WHAT THE EXERCISE ASKS ▸
Answer these questions from the text:
1. Which newspaper did the writer work for forty years ago?
2. What had the cop in charge been told about the wife?
3. What did Haneke later make of "Funny Games"?
*** Opening TEXT ***
Forty years ago, when I was a cub reporter for the Kansas City Star, I followed a police dispatch call to a seedy midtown transient hotel. The bodies of an elderly couple had been found lying side by side on the bed in their cramped one-room apartment.

The cop in charge said it was either a murder-suicide or a double suicide. He’d been told that in recent weeks the wife had been seriously ill.

Back then I was too shallow and, well, scared to examine the implications of this sad tableau. But Michael Haneke’s “Amour” brought it all back to me.

Haneke is an Austrian auteur who makes seriously disturbing movies.

Movies like “Funny Games” in which a couple of young creeps imprison and torture a vacationing family. Haneke liked that one so much that he later made an English version that was almost frame-for-frame identical to the original.

Movies like “The Piano Teacher,” a psychosexual drama about a woman with buried pathologies and sado-masochistic tendencies, all wrapped up in an elegant environment.
*** Closing TEXT ***
*** Opening SUPPLIED DATA ***
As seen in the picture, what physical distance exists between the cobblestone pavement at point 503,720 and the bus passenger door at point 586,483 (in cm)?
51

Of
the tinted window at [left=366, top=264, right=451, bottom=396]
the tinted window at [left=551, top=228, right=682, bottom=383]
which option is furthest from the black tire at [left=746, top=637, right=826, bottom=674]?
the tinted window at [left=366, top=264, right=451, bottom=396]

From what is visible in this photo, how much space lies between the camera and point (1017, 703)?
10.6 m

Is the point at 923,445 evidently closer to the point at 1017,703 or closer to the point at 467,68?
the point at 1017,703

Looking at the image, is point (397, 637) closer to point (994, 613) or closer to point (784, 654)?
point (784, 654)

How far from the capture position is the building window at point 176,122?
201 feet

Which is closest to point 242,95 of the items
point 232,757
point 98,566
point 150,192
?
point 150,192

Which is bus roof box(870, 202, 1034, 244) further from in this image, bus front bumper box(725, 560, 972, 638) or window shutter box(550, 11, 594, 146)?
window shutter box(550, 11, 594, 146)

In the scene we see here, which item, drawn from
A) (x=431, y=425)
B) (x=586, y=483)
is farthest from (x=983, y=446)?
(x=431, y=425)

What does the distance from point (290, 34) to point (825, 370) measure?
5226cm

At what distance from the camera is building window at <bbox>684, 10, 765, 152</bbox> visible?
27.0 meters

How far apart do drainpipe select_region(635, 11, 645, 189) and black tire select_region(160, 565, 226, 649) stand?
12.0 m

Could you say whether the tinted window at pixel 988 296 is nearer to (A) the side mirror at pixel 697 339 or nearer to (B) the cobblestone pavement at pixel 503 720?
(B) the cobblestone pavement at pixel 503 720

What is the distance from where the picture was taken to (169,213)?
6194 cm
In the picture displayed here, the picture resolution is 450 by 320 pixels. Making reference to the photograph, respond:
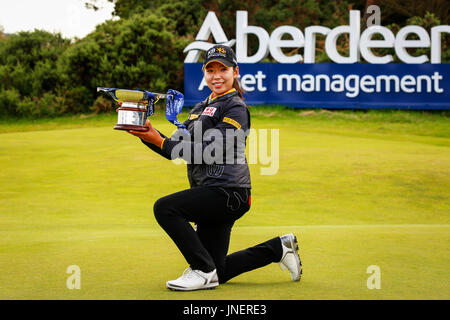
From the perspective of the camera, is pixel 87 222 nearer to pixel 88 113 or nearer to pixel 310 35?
pixel 310 35

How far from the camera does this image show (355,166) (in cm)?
1445

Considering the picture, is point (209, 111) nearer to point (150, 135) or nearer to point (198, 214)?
point (150, 135)

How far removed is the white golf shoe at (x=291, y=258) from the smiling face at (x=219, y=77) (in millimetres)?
1152

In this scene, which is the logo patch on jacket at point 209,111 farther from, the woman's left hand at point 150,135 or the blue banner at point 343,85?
the blue banner at point 343,85

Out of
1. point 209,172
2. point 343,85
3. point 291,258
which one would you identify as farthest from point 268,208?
point 343,85

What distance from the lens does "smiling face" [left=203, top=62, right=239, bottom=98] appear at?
15.1 feet

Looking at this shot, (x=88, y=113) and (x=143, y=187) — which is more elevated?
(x=88, y=113)

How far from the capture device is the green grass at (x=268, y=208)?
4609 mm

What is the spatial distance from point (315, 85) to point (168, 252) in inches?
697

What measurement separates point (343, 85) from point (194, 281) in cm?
1930

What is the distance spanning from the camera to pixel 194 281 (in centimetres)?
436

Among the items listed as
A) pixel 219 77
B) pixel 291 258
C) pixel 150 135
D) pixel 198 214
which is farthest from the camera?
pixel 291 258

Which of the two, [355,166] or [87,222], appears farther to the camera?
[355,166]
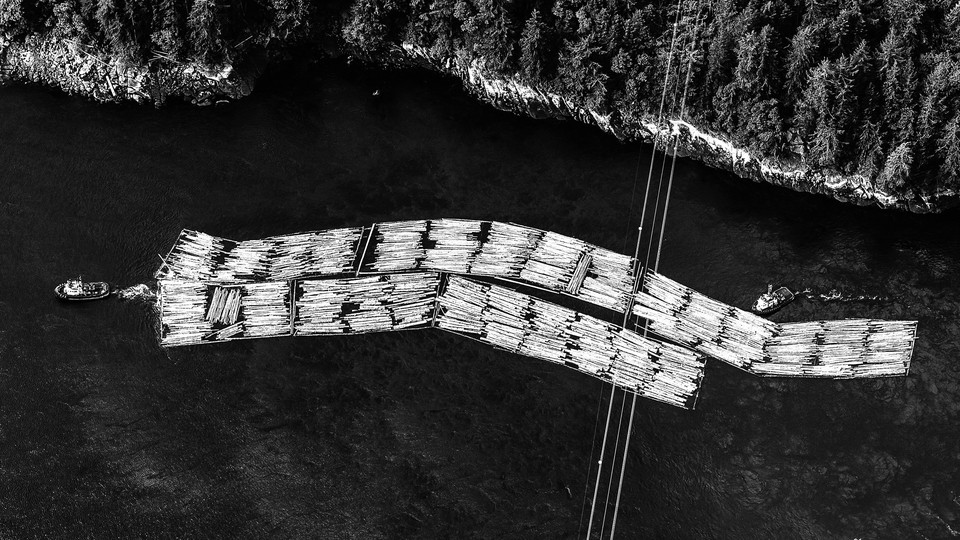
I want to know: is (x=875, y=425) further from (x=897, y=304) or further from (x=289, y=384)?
(x=289, y=384)

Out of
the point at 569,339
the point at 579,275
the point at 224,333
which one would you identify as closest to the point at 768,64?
the point at 579,275

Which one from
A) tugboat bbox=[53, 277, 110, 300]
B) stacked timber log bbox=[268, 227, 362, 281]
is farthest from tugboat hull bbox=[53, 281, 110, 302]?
stacked timber log bbox=[268, 227, 362, 281]

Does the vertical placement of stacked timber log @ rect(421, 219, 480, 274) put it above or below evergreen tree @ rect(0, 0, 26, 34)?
below

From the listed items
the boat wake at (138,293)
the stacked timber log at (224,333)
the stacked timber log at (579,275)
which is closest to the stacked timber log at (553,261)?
the stacked timber log at (579,275)

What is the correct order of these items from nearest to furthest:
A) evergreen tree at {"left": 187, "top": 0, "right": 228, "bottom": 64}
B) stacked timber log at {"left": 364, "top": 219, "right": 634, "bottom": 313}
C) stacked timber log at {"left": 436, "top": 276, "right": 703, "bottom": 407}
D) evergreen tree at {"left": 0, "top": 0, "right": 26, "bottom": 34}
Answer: stacked timber log at {"left": 436, "top": 276, "right": 703, "bottom": 407}, stacked timber log at {"left": 364, "top": 219, "right": 634, "bottom": 313}, evergreen tree at {"left": 187, "top": 0, "right": 228, "bottom": 64}, evergreen tree at {"left": 0, "top": 0, "right": 26, "bottom": 34}

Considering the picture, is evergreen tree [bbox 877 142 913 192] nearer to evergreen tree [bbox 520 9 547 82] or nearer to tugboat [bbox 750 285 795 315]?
tugboat [bbox 750 285 795 315]

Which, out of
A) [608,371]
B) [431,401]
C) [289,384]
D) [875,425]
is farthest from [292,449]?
[875,425]

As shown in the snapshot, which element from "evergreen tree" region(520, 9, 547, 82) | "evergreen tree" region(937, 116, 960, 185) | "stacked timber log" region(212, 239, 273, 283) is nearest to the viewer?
"evergreen tree" region(937, 116, 960, 185)

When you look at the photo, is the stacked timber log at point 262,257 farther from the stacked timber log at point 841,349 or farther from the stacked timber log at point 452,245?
the stacked timber log at point 841,349

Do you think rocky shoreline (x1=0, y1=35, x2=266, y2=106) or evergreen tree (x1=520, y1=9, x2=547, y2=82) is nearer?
evergreen tree (x1=520, y1=9, x2=547, y2=82)
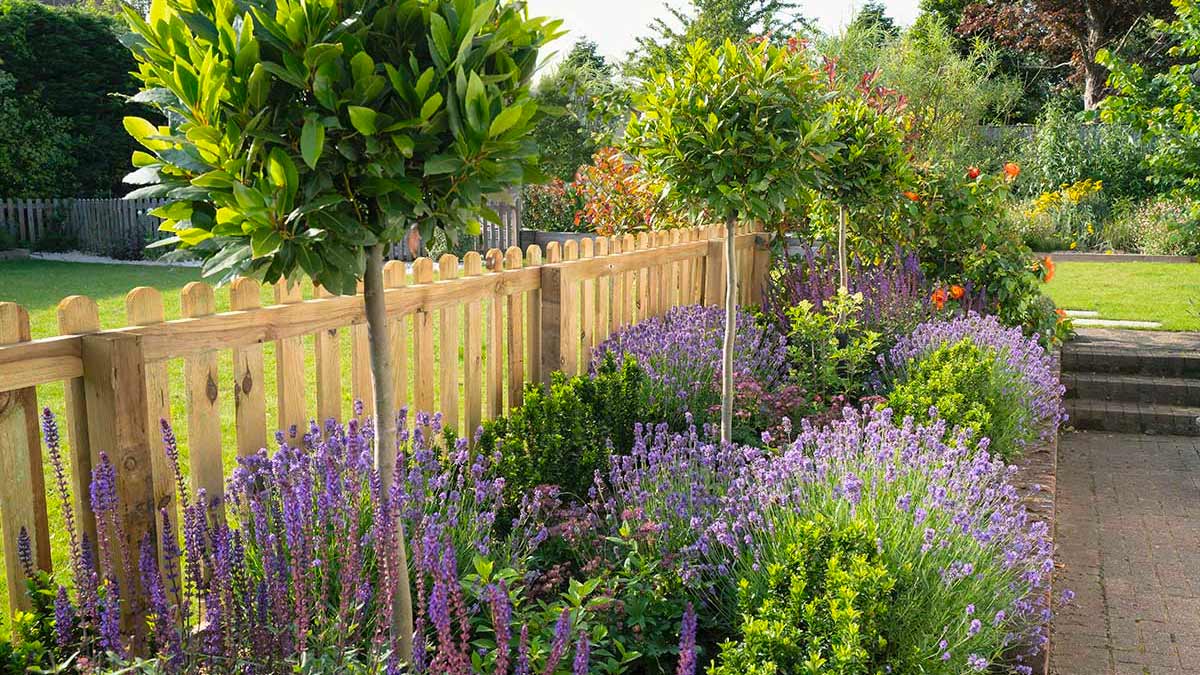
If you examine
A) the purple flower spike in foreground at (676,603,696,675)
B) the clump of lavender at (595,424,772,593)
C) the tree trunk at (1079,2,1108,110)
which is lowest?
the clump of lavender at (595,424,772,593)

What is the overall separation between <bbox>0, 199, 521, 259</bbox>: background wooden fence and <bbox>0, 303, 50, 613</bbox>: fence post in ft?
45.1

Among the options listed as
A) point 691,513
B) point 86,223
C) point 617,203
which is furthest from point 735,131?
point 86,223

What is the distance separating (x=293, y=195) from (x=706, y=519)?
1.77m

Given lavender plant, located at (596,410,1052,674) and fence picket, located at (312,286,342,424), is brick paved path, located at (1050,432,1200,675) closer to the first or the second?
lavender plant, located at (596,410,1052,674)

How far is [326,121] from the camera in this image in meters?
1.88

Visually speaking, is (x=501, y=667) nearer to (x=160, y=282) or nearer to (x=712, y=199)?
A: (x=712, y=199)

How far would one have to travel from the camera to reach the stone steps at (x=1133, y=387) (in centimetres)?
668

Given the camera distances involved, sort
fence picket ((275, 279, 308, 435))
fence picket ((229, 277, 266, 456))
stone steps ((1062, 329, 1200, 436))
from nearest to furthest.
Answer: fence picket ((229, 277, 266, 456))
fence picket ((275, 279, 308, 435))
stone steps ((1062, 329, 1200, 436))

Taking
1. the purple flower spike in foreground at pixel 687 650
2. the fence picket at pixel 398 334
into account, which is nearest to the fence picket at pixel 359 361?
the fence picket at pixel 398 334

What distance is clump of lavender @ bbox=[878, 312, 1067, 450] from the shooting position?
486 cm

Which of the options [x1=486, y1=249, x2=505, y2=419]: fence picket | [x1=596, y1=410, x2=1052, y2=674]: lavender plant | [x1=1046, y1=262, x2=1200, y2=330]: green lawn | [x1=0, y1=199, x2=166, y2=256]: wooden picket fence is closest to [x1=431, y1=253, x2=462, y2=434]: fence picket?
[x1=486, y1=249, x2=505, y2=419]: fence picket

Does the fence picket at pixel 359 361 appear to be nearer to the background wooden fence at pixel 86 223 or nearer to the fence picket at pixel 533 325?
the fence picket at pixel 533 325

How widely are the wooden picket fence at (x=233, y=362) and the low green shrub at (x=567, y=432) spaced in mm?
357

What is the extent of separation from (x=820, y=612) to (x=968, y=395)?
252 cm
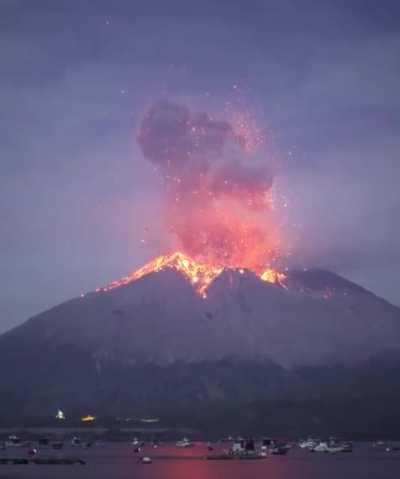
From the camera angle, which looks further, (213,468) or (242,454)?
(242,454)

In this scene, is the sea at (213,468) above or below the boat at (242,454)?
below

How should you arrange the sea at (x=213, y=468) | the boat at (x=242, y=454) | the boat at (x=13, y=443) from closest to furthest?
the sea at (x=213, y=468)
the boat at (x=242, y=454)
the boat at (x=13, y=443)

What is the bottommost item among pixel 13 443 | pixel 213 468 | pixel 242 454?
pixel 213 468

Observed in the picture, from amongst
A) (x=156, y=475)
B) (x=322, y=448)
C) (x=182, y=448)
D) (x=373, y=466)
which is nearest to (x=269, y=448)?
(x=322, y=448)

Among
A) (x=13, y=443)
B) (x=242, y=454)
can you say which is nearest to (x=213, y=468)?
(x=242, y=454)

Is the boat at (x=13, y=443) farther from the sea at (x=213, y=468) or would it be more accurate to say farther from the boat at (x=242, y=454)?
the boat at (x=242, y=454)

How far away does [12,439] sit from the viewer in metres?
198

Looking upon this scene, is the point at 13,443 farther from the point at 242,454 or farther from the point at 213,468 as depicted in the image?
the point at 213,468

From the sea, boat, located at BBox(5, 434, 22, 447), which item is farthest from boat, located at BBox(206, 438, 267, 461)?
boat, located at BBox(5, 434, 22, 447)

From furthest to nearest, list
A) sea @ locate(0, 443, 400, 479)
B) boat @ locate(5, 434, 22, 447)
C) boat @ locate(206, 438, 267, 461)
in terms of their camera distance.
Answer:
*** Closing SUPPLIED DATA ***
WRITTEN SOLUTION ▸
1. The Kansas City Star.
2. That she had been seriously ill in recent weeks.
3. An English version that was almost frame-for-frame identical to the original.